[START RECORD EXCERPTS]
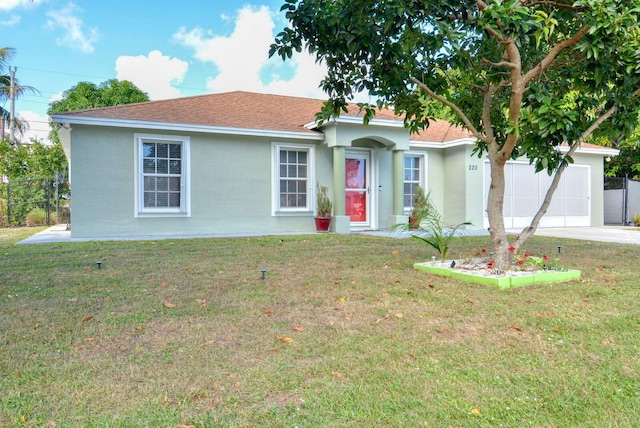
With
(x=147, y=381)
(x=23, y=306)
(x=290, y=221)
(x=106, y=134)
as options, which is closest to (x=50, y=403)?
(x=147, y=381)

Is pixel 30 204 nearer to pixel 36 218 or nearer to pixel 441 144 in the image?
pixel 36 218

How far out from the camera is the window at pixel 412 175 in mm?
12797

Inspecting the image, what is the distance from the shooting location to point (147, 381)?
2410 mm

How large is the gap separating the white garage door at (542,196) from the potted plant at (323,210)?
522cm

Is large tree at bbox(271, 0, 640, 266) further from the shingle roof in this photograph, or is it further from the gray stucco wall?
the gray stucco wall

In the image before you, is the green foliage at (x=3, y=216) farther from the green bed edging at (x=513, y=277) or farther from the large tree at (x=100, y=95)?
the green bed edging at (x=513, y=277)

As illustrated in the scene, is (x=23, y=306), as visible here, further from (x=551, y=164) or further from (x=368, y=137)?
(x=368, y=137)

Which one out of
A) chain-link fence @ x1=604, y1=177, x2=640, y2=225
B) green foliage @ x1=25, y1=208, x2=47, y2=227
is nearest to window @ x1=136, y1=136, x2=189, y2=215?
green foliage @ x1=25, y1=208, x2=47, y2=227

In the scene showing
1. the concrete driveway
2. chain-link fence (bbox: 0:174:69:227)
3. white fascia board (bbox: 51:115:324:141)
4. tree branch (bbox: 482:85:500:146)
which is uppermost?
white fascia board (bbox: 51:115:324:141)

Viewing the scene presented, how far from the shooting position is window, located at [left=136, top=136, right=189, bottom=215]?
32.1ft

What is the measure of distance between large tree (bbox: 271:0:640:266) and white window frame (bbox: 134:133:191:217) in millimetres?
5326

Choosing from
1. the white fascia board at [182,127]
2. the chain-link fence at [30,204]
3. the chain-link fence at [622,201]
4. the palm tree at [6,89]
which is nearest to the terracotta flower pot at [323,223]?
the white fascia board at [182,127]

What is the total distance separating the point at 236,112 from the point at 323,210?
356 cm

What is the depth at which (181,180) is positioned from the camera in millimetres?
10141
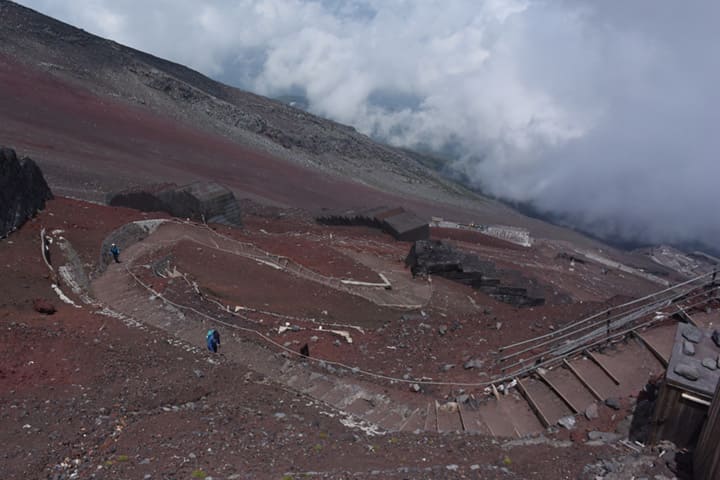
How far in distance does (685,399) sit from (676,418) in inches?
9.7

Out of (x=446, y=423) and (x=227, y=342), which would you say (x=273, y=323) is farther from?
(x=446, y=423)

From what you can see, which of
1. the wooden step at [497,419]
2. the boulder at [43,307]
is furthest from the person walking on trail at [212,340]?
the wooden step at [497,419]

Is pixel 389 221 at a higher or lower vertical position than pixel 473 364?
higher

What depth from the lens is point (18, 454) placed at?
5.58 m

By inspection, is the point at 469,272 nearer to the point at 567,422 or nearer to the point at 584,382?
the point at 584,382

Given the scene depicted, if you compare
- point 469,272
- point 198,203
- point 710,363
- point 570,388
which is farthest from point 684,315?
point 198,203

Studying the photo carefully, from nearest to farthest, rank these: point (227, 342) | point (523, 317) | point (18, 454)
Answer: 1. point (18, 454)
2. point (227, 342)
3. point (523, 317)

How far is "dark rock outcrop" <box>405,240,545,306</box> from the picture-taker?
602 inches

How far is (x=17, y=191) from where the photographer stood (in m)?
14.2

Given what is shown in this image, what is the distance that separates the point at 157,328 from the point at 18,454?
185 inches

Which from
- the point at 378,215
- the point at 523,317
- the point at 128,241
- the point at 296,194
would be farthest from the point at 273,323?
the point at 296,194

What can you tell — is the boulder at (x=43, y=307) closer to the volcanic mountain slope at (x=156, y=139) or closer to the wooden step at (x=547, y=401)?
the wooden step at (x=547, y=401)

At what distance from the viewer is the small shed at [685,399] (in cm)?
565

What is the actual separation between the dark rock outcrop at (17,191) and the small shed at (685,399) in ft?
47.0
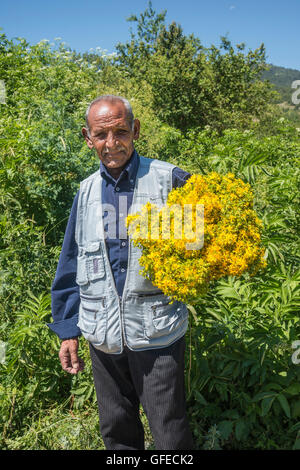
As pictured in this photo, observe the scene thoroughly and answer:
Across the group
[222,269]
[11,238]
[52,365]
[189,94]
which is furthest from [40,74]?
[189,94]

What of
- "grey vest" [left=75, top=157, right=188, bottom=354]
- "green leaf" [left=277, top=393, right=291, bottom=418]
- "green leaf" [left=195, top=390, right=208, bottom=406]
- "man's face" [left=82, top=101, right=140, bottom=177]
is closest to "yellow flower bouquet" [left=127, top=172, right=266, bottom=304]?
"grey vest" [left=75, top=157, right=188, bottom=354]

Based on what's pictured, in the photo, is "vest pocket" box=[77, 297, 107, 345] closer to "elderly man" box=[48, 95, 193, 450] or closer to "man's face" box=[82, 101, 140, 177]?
"elderly man" box=[48, 95, 193, 450]

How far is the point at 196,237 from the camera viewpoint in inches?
52.6

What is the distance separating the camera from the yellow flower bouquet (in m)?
1.33

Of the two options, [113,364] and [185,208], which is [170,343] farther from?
[185,208]

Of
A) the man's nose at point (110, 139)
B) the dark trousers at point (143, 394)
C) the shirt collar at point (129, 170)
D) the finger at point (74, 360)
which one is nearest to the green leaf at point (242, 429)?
the dark trousers at point (143, 394)

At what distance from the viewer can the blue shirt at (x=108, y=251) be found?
1.65 metres

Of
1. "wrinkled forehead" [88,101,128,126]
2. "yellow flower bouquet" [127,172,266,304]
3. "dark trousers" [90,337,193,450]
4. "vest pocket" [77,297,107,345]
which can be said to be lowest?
"dark trousers" [90,337,193,450]

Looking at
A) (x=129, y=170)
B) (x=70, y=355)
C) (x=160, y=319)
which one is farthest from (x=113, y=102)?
(x=70, y=355)

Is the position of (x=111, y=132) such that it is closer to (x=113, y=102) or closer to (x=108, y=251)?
(x=113, y=102)

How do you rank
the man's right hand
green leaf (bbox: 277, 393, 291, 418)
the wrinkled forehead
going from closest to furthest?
the wrinkled forehead → the man's right hand → green leaf (bbox: 277, 393, 291, 418)

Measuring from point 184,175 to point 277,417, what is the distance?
4.86ft

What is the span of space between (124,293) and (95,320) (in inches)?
7.9

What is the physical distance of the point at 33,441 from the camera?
2.36 metres
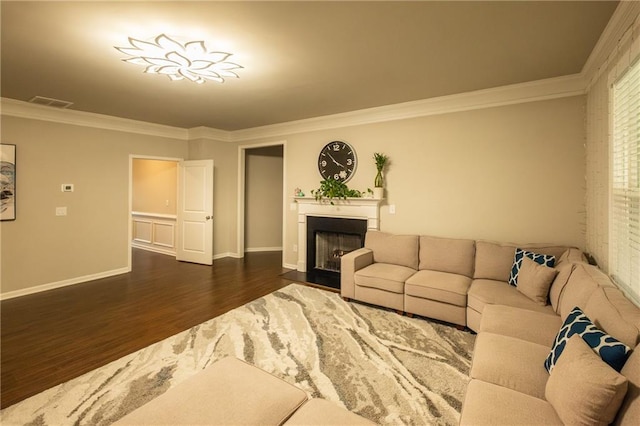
[END RECORD EXCERPTS]
### SET PROBLEM
Find each line of the material above that contains the word "rank" and copy those lines out in full.

### ANSWER TO THIS TASK
Studying the photo carefully, from nearest to farthest, rank these: point (227, 342) | point (523, 317) | point (18, 454)
How do you rank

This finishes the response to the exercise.